Division of Vascular and Endovascular Surgery, Department of Surgery, Long School of Medicine, University of Texas Health Science Center at San Antonio, San Antonio, Tex; Audie L. Murphy VA Medical Center, San Antonio, Tex.
Division of Vascular and Endovascular Surgery, Department of Surgery, Long School of Medicine, University of Texas Health Science Center at San Antonio, San Antonio, Tex.
J Vasc Surg. 2018 Jun;67(6):1813-1820. doi: 10.1016/j.jvs.2017.10.067. Epub 2018 Feb 13.
Duplex ultrasound (DUS) mapping of the veins and arteries of the upper extremity is a well-established practice in arteriovenous fistula creation for long-term hemodialysis access. Previous publications have shown that vein diameters varying from 2 to 3 mm are predictive of success. Regional anesthesia is known to result in vasodilation and thus to increase the diameter of upper extremity veins.
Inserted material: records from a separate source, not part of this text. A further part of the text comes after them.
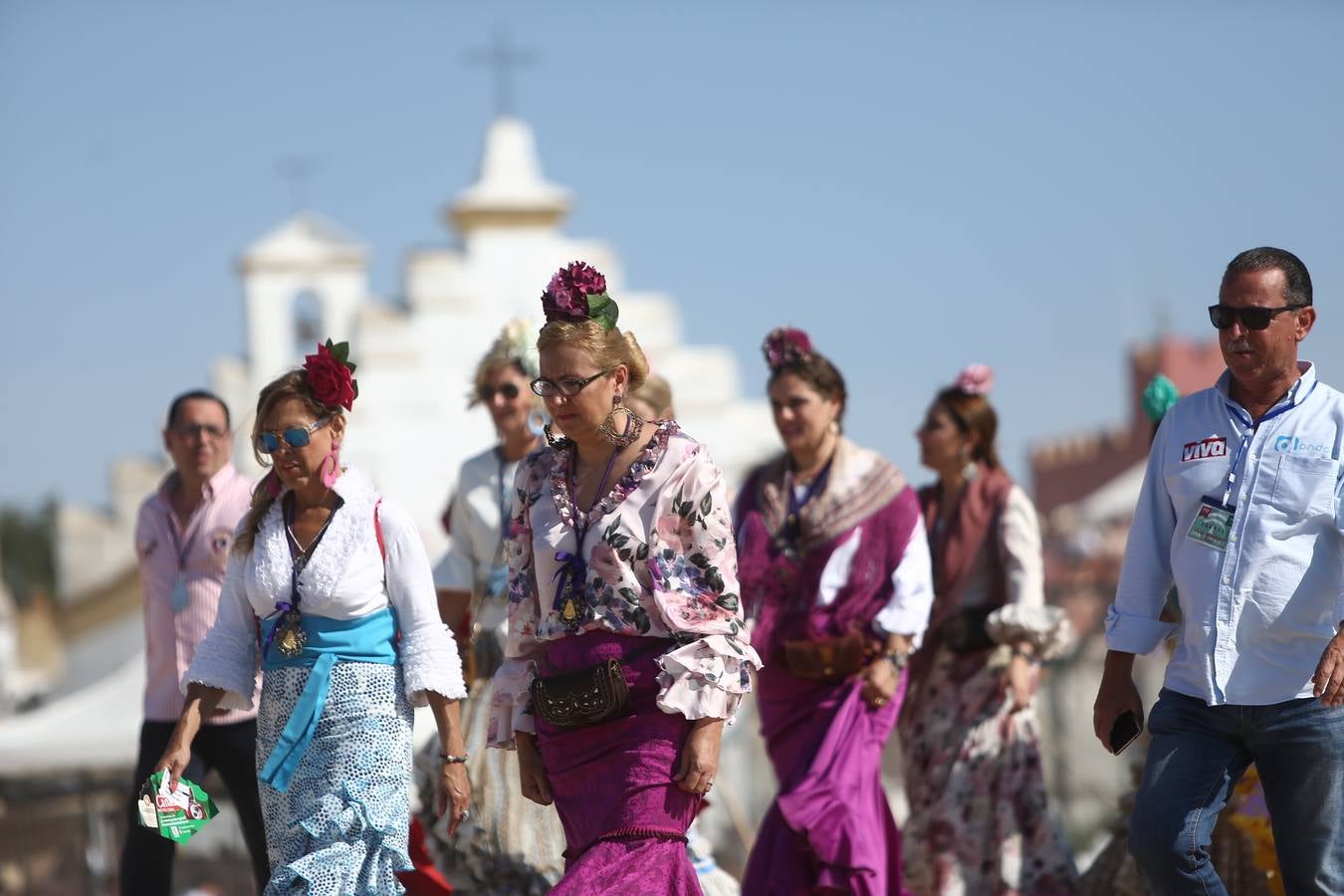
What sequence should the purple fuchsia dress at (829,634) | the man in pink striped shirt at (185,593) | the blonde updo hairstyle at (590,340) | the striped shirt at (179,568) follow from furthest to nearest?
the purple fuchsia dress at (829,634)
the striped shirt at (179,568)
the man in pink striped shirt at (185,593)
the blonde updo hairstyle at (590,340)

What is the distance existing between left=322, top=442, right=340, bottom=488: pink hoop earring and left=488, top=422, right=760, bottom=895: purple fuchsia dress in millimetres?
757

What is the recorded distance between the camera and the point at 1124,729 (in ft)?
17.2

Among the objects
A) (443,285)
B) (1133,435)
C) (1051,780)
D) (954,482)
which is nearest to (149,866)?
(954,482)

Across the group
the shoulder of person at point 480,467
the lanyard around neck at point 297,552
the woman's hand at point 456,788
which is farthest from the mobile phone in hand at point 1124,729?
the shoulder of person at point 480,467

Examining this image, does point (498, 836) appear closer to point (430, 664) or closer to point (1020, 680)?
point (430, 664)

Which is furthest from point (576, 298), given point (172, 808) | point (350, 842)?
point (172, 808)

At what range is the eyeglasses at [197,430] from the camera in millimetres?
6906

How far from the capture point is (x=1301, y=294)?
5.14m

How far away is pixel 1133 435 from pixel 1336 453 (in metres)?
34.8

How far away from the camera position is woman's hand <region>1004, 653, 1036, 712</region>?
7.77 m

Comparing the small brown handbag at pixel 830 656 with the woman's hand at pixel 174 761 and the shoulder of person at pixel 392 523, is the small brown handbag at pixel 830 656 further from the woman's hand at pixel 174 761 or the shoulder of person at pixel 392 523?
the woman's hand at pixel 174 761

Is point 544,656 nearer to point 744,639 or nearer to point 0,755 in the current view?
point 744,639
This study compares the sizes of veins measured by preoperative DUS mapping with those obtained after regional anesthesia to determine whether intraoperative DUS results in increased vein diameters and thus changes in the operative plan. A second goal was to determine whether such changes resulted in functional access.
This was a prospective observational study conducted between July 2013 and December 2014. Consecutive patients were preoperatively mapped and then intraoperatively mapped after administration of a regional anesthetic. Comparison of vein mapping sizes and comparison of preoperative plan and operative procedure based on the preoperative and intraoperative DUS mapping, respectively, were analyzed with a repeated-measures linear model. Significance testing was two sided, with a significance level of 5%.
Sixty-five patients with end-stage renal disease underwent placement of arteriovenous access with preoperative and intraoperative DUS mapping after regional anesthesia. Comorbidities were representative of the vascular population. After regional anesthesia, intraoperative mid forearm and distal forearm cephalic veins were significantly larger than their respective preoperative measurements. Average increase in diameter of the mid forearm cephalic vein and distal forearm was 0.96 mm (P < .001) and 0.50 mm (P = .04), respectively. There was a significant difference in the number and configuration of arteriovenous accesses (P < .0001). There was more than a twofold significant increase in radial artery-based access procedures concomitant with a significant reduction of brachial-based access procedures and a reduction in graft access procedures. Overall functional access rate was 63%, and patency rates were comparable to those reported in the literature.
The routine use of intraoperative DUS mapping after regional anesthesia is recommended to determine the optimal access site for chronic hemodialysis access. Identifying additional access options not seen with physical examination and preoperative DUS mapping will provide end-stage renal disease patients with more fistula options and hence a longer access life span for a lifelong disease.
在上肢动静脉瘘的建立中,对静脉和动脉进行双功能超声(DUS)映射是一种成熟的实践,可用于长期血液透析通路。先前的出版物表明,直径为 2 至 3 毫米的静脉直径是成功的预测指标。众所周知,区域麻醉会导致血管扩张,从而增加上肢静脉的直径。本研究比较了术前 DUS 映射测量的静脉大小与区域麻醉后获得的静脉大小,以确定术中 DUS 是否会导致静脉直径增加,从而改变手术计划。第二个目标是确定这些变化是否导致功能通路。
这是一项 2013 年 7 月至 2014 年 12 月期间进行的前瞻性观察性研究。连续患者进行术前映射,然后在给予区域麻醉后进行术中映射。分别使用重复测量线性模型分析静脉映射大小的比较以及基于术前和术中 DUS 映射的术前计划和手术过程的比较。检验为双侧,显著性水平为 5%。
65 例终末期肾病患者在区域麻醉后行术前和术中 DUS 映射放置动静脉通路。合并症代表了血管人群。在区域麻醉后,术中前臂中部和远端前臂头静脉明显大于各自的术前测量值。前臂中部头静脉和远端前臂的平均直径增加分别为 0.96 毫米(P<.001)和 0.50 毫米(P=.04)。动静脉通路的数量和配置有显著差异(P<.0001)。以桡动脉为基础的介入程序显著增加了两倍以上,同时以肱动脉为基础的介入程序显著减少,移植物介入程序减少。总的功能通路率为 63%,通畅率与文献报道的相似。
建议常规使用区域麻醉后的术中 DUS 映射,以确定慢性血液透析通路的最佳接入部位。通过术前 DUS 映射发现的体格检查和术前 DUS 映射无法识别的其他接入选项,将为终末期肾病患者提供更多的瘘管选择,从而延长终生疾病的通路寿命。